Per the Ftag Waiver Guide:
Per blanket 1135 waiver, CMS is waiving 42 CFR 483.20(k), allowing nursing homes to admit new residents who have not received Level 1 or Level 2 Preadmission Screening. Level 1 assessments may be performed post-admission. On or before the 30th day of admission, new patients admitted to nursing homes with a mental illness (MI) or intellectual disability (ID) should be referred promptly by the nursing home to State PASARR program for Level 2 Resident Review.
FYI re: Blanket Waiver for Nurse Aide Training and Certification
What’s in the QSO Memo: An emergency waiver permitting nurse aides to work longer than 4 months without having completed the required training has been in place to assist with staffing shortages throughout the COVID-19 PHE. This waiver will remain in place, however, CMS states that it is advising facilities that when the blanket waiver ends, the 4-month regulatory timeframe will be reinstated. At that time, nurse aides will have the full 4 months to successfully complete their training and become certified, regardless of how many months they worked during the PHE.

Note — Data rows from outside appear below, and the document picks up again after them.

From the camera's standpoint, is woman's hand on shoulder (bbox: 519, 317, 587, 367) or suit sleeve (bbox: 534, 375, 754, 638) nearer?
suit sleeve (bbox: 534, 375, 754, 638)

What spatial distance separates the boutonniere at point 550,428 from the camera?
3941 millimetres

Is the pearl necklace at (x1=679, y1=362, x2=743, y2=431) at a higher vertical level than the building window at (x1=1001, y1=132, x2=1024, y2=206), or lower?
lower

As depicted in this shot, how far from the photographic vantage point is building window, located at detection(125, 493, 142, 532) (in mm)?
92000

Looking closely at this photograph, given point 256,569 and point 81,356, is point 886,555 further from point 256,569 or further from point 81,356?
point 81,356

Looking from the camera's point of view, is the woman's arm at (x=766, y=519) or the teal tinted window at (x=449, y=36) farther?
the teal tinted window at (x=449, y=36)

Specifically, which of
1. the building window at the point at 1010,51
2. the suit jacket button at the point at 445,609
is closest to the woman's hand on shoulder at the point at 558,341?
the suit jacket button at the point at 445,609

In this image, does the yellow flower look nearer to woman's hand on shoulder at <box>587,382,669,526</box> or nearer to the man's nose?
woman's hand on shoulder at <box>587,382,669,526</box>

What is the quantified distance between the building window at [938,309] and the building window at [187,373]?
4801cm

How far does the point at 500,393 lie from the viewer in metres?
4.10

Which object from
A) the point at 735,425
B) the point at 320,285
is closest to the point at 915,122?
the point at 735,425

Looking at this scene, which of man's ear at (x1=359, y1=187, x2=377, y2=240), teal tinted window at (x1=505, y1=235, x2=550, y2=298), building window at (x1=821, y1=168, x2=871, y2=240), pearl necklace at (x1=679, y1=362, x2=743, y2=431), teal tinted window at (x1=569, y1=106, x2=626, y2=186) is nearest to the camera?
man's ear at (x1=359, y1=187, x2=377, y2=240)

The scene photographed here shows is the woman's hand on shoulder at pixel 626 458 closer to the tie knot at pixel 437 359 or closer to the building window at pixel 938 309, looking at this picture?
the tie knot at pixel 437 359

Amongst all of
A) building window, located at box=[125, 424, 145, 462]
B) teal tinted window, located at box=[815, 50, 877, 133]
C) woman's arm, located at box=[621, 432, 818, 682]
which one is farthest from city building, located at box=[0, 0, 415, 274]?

CMS recommends in the QSO Memo that States evaluate their Nurse Aide Training and Competency Evaluation Programs (NATCEP) to help enable more individuals to become CNAs. This is because many of the training topics that are required for the NATCEP could be obtained through on-site observation and working as a nurse aide throughout the PHE as part of the waiver. CMS is recommending that states consider allowing some of the time that nurse aides have worked during the PHE to be counted towards their training requirement but is not requiring states to do this.
Current Waivers List
The list of current waivers, for your reference, is located on the CMS Current Emergencies Webpage and is updated regularly. The current version is dated 4/9/2021. The Ftag Waiver Guide can be found in the CMS Survey Resources folder on this webpage.